(Supplied material begins)
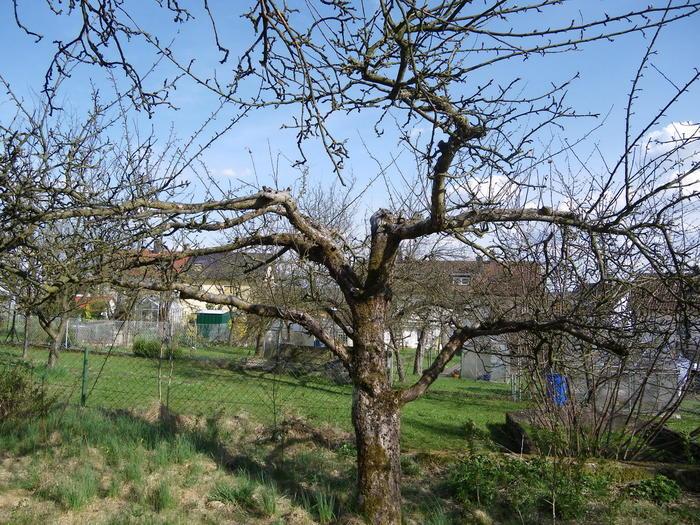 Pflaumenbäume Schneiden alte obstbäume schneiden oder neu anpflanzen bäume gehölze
(Supplied material ends)
(Supplied material begins)
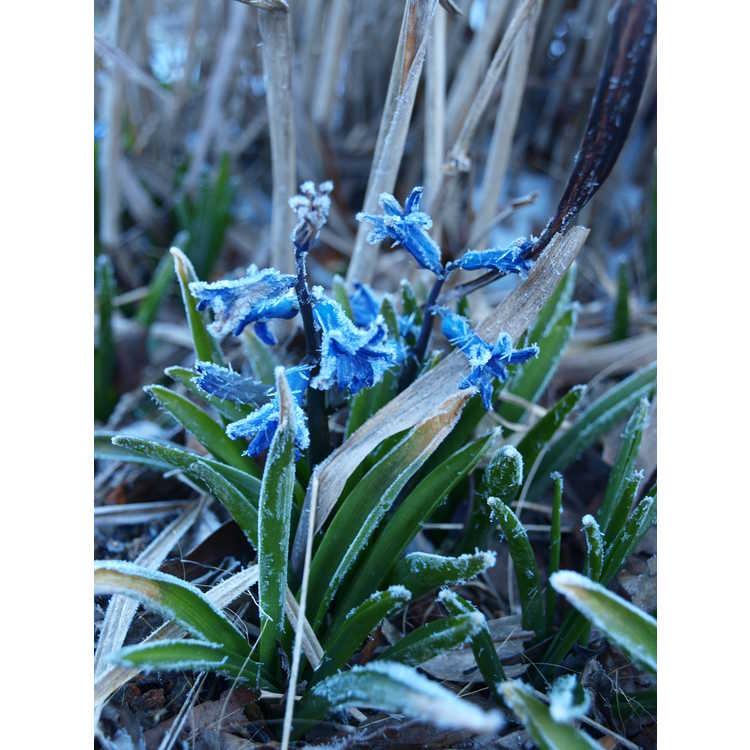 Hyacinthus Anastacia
(Supplied material ends)
(Supplied material begins)
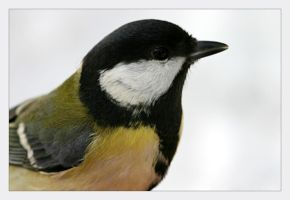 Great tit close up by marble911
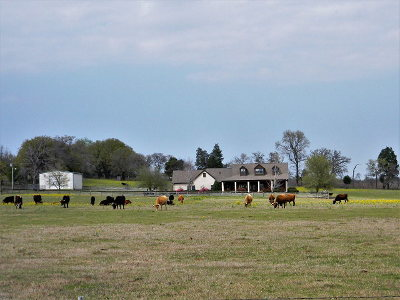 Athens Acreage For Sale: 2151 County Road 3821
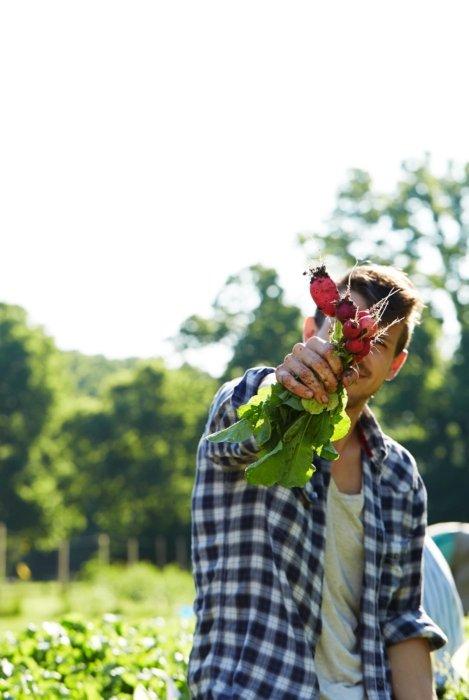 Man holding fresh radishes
(Supplied material ends)
Starting with the line that has "Great tit close up by marble911" and ending with the line that has "Man holding fresh radishes", repeat the lines above exactly, omitting every picture.

__Problem solution__.
 Great tit close up by marble911
 Athens Acreage For Sale: 2151 County Road 3821
 Man holding fresh radishes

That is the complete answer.